→ **EXTRACT PROVIDED**
---------------

GPU Coder codegen slow performance

Question

Alessandro il 15 Ago 2025

0
Link

Link diretto a questa domanda

https://it.mathworks.com/matlabcentral/answers/2179387-gpu-coder-codegen-slow-performance

Commentato: Chao Luo il 21 Ago 2025

I am running the code shown below with MEX CUDA. Following Chao Luo's suggestion, I prepared a MWE, so that anyone who is interested can run this.

The computational bottleneck is the while loop in this function:

function [V,Policy,Params] = fun_VFI_cuda(p_eqm, a_grid, z_grid, pi_z, Params, vfoptions)
coder.gpu.kernelfun;
Params.r = p_eqm(1);
Params.w = p_eqm(2);
verbose   = vfoptions.verbose ;
%% 1 First solve the value function
n_a = length(a_grid) ;
n_z = length(z_grid) ;
if verbose>=1
    disp('Start Value Function Iteration')

---------------

→ **EXTRACTED ENTRIES**
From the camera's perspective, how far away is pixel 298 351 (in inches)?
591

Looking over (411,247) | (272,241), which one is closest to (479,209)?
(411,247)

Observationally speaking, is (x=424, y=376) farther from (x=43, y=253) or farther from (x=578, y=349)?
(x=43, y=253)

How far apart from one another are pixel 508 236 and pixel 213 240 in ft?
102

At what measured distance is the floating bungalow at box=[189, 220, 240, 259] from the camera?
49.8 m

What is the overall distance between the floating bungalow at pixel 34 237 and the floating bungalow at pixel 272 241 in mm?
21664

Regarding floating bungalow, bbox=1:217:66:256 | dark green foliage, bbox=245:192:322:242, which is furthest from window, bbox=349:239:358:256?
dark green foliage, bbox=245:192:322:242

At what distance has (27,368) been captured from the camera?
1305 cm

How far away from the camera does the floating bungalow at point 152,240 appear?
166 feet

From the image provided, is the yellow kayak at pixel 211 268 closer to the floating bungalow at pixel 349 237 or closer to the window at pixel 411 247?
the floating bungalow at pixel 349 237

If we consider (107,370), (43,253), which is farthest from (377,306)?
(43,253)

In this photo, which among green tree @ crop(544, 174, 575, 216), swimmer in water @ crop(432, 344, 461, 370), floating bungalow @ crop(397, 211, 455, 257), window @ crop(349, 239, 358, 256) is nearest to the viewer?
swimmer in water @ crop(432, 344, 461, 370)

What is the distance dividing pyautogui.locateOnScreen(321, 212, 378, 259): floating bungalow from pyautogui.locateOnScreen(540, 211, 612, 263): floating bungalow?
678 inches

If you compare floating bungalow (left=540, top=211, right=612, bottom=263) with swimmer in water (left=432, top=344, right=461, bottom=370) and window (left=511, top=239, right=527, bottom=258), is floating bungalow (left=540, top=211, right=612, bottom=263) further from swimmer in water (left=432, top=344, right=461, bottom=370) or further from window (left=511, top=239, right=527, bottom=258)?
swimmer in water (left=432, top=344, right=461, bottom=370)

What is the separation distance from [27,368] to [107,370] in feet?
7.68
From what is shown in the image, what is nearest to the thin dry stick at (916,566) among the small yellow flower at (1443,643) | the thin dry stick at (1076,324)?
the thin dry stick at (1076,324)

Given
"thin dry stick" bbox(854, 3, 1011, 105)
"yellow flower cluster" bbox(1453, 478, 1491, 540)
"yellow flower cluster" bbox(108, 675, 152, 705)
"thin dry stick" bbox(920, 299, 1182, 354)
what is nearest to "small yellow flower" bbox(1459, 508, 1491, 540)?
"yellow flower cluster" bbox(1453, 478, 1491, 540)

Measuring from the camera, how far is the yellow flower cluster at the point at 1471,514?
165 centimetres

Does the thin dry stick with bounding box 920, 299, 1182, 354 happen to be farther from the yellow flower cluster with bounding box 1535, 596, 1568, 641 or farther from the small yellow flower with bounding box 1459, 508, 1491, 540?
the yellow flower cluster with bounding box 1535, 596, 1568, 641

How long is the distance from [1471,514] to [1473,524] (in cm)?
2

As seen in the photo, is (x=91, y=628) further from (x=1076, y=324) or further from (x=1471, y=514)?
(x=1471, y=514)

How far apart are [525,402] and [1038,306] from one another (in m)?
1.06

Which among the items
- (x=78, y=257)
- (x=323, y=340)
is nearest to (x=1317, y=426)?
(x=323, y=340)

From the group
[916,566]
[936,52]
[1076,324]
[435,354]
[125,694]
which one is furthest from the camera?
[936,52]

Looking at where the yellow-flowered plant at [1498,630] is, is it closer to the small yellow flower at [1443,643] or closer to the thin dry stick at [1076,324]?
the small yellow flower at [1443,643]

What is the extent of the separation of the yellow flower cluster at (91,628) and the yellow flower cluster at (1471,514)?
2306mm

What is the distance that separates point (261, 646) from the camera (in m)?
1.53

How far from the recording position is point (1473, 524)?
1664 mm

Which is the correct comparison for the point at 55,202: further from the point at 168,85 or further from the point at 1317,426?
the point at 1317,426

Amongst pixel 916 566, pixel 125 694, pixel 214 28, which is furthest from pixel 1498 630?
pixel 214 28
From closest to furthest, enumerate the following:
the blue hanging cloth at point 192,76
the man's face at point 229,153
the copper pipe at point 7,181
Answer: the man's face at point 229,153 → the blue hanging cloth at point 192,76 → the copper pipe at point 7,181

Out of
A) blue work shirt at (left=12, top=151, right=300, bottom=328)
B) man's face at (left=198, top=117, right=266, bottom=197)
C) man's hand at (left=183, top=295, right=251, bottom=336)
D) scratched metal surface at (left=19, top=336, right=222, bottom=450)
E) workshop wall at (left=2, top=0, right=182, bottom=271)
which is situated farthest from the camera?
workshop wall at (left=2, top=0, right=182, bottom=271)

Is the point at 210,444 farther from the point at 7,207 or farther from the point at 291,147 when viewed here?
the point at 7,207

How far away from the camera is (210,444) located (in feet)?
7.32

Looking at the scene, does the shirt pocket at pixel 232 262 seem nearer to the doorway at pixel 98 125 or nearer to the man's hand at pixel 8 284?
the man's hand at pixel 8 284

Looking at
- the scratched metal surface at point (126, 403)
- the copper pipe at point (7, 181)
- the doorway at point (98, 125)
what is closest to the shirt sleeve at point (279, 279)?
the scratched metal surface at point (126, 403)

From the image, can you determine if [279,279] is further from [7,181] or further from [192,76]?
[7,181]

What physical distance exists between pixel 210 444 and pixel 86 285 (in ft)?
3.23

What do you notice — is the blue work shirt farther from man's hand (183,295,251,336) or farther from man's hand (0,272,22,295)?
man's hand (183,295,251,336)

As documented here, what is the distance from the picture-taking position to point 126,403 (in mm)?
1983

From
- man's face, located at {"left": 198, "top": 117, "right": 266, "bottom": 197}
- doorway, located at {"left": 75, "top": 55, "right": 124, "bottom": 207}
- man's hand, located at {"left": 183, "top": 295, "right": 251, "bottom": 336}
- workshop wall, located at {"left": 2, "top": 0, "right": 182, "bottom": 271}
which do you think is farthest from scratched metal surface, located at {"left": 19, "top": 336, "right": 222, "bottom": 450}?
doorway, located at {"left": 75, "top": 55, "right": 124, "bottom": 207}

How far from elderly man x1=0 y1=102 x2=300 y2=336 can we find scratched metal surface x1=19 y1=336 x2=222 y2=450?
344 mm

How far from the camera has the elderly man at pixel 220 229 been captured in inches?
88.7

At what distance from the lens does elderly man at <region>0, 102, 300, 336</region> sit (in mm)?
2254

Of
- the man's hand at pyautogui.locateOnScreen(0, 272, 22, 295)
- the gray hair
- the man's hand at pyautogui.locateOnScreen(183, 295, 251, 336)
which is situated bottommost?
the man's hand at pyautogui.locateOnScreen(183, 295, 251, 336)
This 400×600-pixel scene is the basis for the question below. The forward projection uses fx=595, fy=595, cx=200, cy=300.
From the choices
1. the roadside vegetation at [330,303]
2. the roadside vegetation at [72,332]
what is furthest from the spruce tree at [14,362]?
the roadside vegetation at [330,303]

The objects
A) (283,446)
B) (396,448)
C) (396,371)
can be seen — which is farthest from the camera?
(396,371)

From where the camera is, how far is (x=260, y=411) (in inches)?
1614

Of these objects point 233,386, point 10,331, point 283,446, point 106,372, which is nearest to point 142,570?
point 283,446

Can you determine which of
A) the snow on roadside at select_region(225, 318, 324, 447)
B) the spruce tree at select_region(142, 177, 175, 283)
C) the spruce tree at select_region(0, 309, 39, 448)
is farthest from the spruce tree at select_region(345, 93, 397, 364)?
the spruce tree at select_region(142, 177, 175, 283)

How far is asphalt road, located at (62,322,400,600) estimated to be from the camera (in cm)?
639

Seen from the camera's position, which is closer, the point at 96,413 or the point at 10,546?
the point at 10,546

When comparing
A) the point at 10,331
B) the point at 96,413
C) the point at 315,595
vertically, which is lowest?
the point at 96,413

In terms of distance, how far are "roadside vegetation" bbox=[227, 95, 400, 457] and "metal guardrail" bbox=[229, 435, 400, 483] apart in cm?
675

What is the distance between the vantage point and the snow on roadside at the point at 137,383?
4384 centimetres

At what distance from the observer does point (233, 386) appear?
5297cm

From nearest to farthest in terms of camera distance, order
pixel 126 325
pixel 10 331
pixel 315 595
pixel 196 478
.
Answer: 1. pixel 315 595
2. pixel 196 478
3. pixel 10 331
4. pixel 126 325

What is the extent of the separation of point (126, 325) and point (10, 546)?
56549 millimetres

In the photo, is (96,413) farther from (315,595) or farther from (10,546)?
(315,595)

---------------

→ **PROBLEMS TO WORK ON**
[1] From the GPU Coder thread above, write out word for word the passage that begins at the words "Commentato: Chao Luo" and stops after the words "pi_z, Params, vfoptions)".
[2] Shorten the paragraph of the GPU Coder thread above that opens with "I am running the code" while keeping its main facts.

→ **WRITTEN ANSWERS**
[1]
Commentato: Chao Luo il 21 Ago 2025

I am running the code shown below with MEX CUDA. Following Chao Luo's suggestion, I prepared a MWE, so that anyone who is interested can run this.

The computational bottleneck is the while loop in this function:

function [V,Policy,Params] = fun_VFI_cuda(p_eqm, a_grid, z_grid, pi_z, Params, vfoptions)

[2] The code below runs with MEX CUDA, and at Chao Luo's suggestion a MWE was prepared so anyone interested can run it.